Keywords

1 Introduction

The processor architecture for microprocessors without interlocked stages (MIPS) developed by MIPS Technologies and Imagination Technologies has recently evolved from a 32-bit version to a 64-bit version. Compared with ARM processors, the MIPS core is compact, requires a smaller die size, and consumes less power, all while offering multi-threading capabilities, which increases its functionality. MIPS processors are often used in applications involving consumer audio devices, such as audio players, set-top boxes, DVD recorders and players, and digital displays, which are typically implemented with a multifunction system on chip.

Given that low power and high speed are important goals in these applications, reduced instruction set computer (RISC) architectures are preferred. The instructions are simple in RISC, and each instruction requires a similar number of clock cycles, making it easy to pipeline the instructions, thereby obtaining high throughput. Field-programmable gate arrays (FPGAs) are also popular as platforms for pre-silicon prototyping to accelerate verification and software development. Thus, exploiting low-area FPGAs to accelerate the implementation of MIPS processors is of significant importance.

Numerous research efforts have focused on MIPS architecture in the past. In 2019, Indira et al. implemented a 32-bit MIPS processor and targeted the same on a Xilinx Virtex 7 FPGA [1]. They also discussed possible pipeline hazards and the associated remedies. In 2017, Rashidah et al. proposed a simulator for the RISC-16 instruction set [2] that was based on visual basic programming and five pipeline stages. In 2016, Husainali et al. proposed a three-stage, 32-bit pipelined processor [3] that they designed in Verilog and implemented on a Xilinx Virtex 7 FPGA using Xilinx ISE software. In 2018, Mangalwedhe et al. proposed a low-power RISC processor [4] that they designed in Verilog. They used clock gating to reduce the dynamic power consumption and implemented the design on a Spartan 6 FPGA.

# Task list:
1 - Name the lead author of each earlier study cited in the MIPS processor text, in the order they appear.
2 - Print the MIPS processor text word for word from "1 Introduction" to "system on chip.".
The material that comes next plays no part in any of this.

# Collected material:

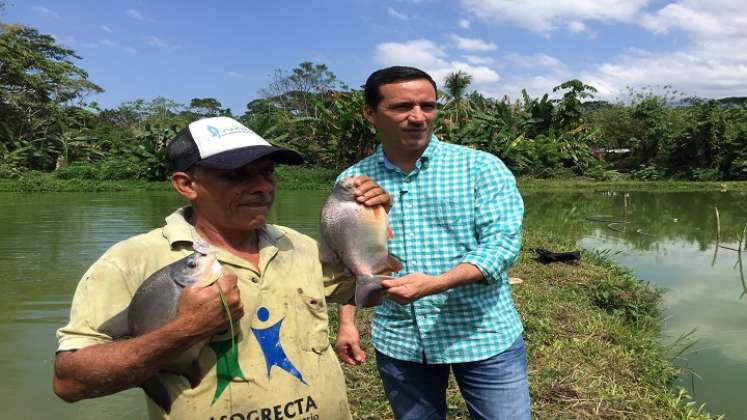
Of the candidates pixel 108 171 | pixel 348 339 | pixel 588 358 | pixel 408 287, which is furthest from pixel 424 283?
pixel 108 171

# Answers below:
1 - Indira, Rashidah, Husainali, Mangalwedhe

2 -
1 Introduction

The processor architecture for microprocessors without interlocked stages (MIPS) developed by MIPS Technologies and Imagination Technologies has recently evolved from a 32-bit version to a 64-bit version. Compared with ARM processors, the MIPS core is compact, requires a smaller die size, and consumes less power, all while offering multi-threading capabilities, which increases its functionality. MIPS processors are often used in applications involving consumer audio devices, such as audio players, set-top boxes, DVD recorders and players, and digital displays, which are typically implemented with a multifunction system on chip.